16 de novembro de 2004

A biblioteca do macua

Cirila é uma menina que vive na Idade Média. Ela perde os pais e é obrigada a ir viver com o tio, o irmão do pai. Cirila vê-se envolvida numa aventura, ' incübida pelo tio, que às portas da morte lhe pede para descobrir o tesouro da família, enterrado algures perto da casa. Numa ponta do Arco-íris.

Cirila estava cansada.
Quando ela e Vicente, um dos criados
de Dom Afonso, saíram de sua casa, o sol,
lá no alto, ainda era pequeno e amarelo.
Agora, tinha baixado, estava maior e laranja,
querendo desaparecer no horizonte.
E isso dizia-lhe que já estavam a andar
há bastante tempo.
- Dom Afonso não pôde emprestar a carroça.
Foi precisa para carregar lenha para a lareira
- dissera o criado - A égua está à espera de cria
e a mula está muito velha.
Vicente veio buscar Cirila a mando do seu senhor
quando este soube que a sua cunhada,
mãe de Cirila, tinha morrido.
Em seis meses, as suas duas irmãs, o pai
e a mãe adoeceram e morreram.
E ninguém soube explicar como e porquê.
A não ser o padre lá do sítio que disse
que tinha sido a vontade de Deus.
Naquela altura, na Idade Média,
as pessoas adoeciam e morriam com frequência
e pouco se sabia acerca das doenças.
Cirila gostava de Dom Afonso
que era uma visita assídua de sua casa,
pernoitando lá várias vezes,
quando se afastava um pouco mais
por essas florestas para caçar lebres,
faisões e perdizes, deixando sempre para o irmão
metade da caça.
Algumas vezes, durante a caminhada,
Vicente achou que para chegarem mais depressa
ao destino, podiam fugir ao caminho
de terra batida cheio de altos e baixos
e, assim, atravessar alguns campos de trigo
onde algumas papoilas vermelhinhas
apareciam aqui e acolá, esquecendo-se que,
segundo o provérbio popular,
quem se mete por atalhos, mete-se em trabalhos.
Cirila tinha fome.

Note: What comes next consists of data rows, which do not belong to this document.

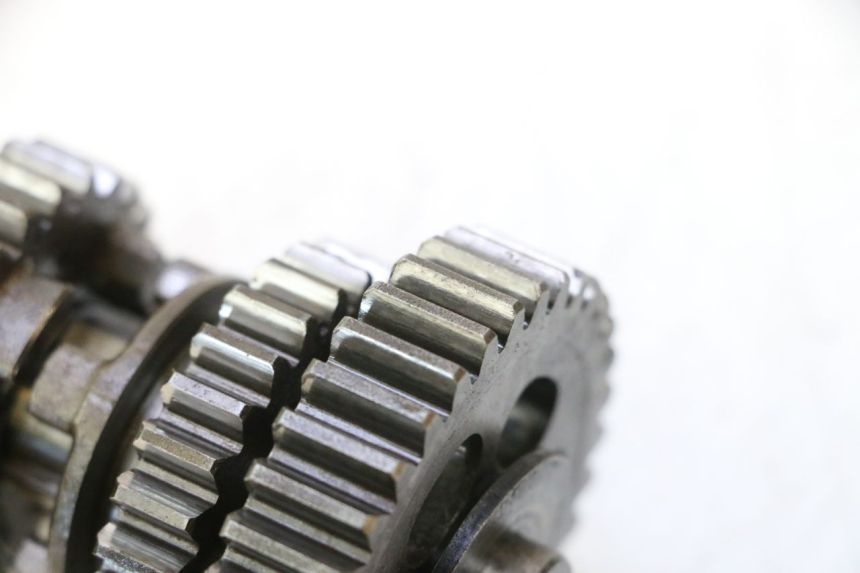 photo de GEARBOX HONDA CB TWO FIFTY 250 (1991 - 2002) - Supplementary product photo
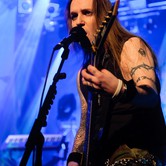 CHILDREN OF BODOM 2011-04-26
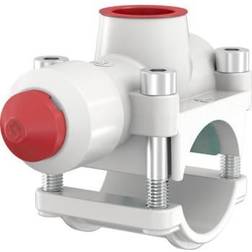 Flamco T-PLUS anboringstee 1"-3/4"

O bocadinho de pão
que a sua vizinha dera para a viagem
acabara num instante.
Ela sabia que Vicente tinha qualquer coisa
dentro da sacola - um homem não se mete à estrada
assim sem mais nem menos,
de trouxa vazia - mas não se atrevia a pedir.
Era a primeira vez que Cirila se afastava tanto
do lugar onde tinha nascido.
Não fazia ideia que o mundo era tão grande.
Percorrido a pé então parecia nunca mais acabar.
Quando a casa de Dom Afonso apareceu ao longe,
o sovina do Vicente principiou a dizer que o melhor
seria alargarem o passo pois nessa noite
começava a lua cheia e podiam dar de caras
com algum lobisomem ou coisa parecida.
Cirila arrastava o passo.
A sua trouxa de serapilheira, contendo
a sua pouca roupa pesava-lhe toneladas no ombro
e nem a visão da casa a aumentar de tamanho,
à medida que se aproximavam,
lhe dava ânimo para continuar a marcha.
Porém, ao ouvir o nome de tal criatura - o lobisomem-
nurn instante endireitou as costas,
deu novo alento às pernas, e num instante
ultrapassou aquele unha de fome
que se recusava a partilhar
um bocado de côdea com ela,
e que além de sovina também era medricas.
Ele sim! É que parecia um lobisomem
com aquele cabelo desgrenhado,
os dentes esverdeados e aquele hálito fedorento
que lembrava peixe podre,
deixando-a quase moribunda
sempre que se virava na sua direcção
para lhe proferir alguma sentença.
Ela não sabia como era um lobisomem.
Durante os seus catorze anos
nunca tinha visto nenhum, felizmente!
Mas pelas histórias que já tinha ouvido contar,
vezes sem conta, imaginava de sobra
e sem ponta de dúvida, como seria a figura
desse homem transformado em lobo que,
errando pelos campos, atacava pessoas e animais.

ANABELA MÁXIMO DE SOUSA E SOUSA PASSOS (natural de Moçambique) é professora do 1.° ciclo em Lisboa.

Interessada desde sempre pela literatura infantil, entre outros textos que escreveu, o livro publicado agora pelo Instituto Piaget, NUMA PONTA DO ARCO-IRIS, foi distinguido com uma menção honrosa no concurso do Prémio de Poesia e Ficção de Almada 2002.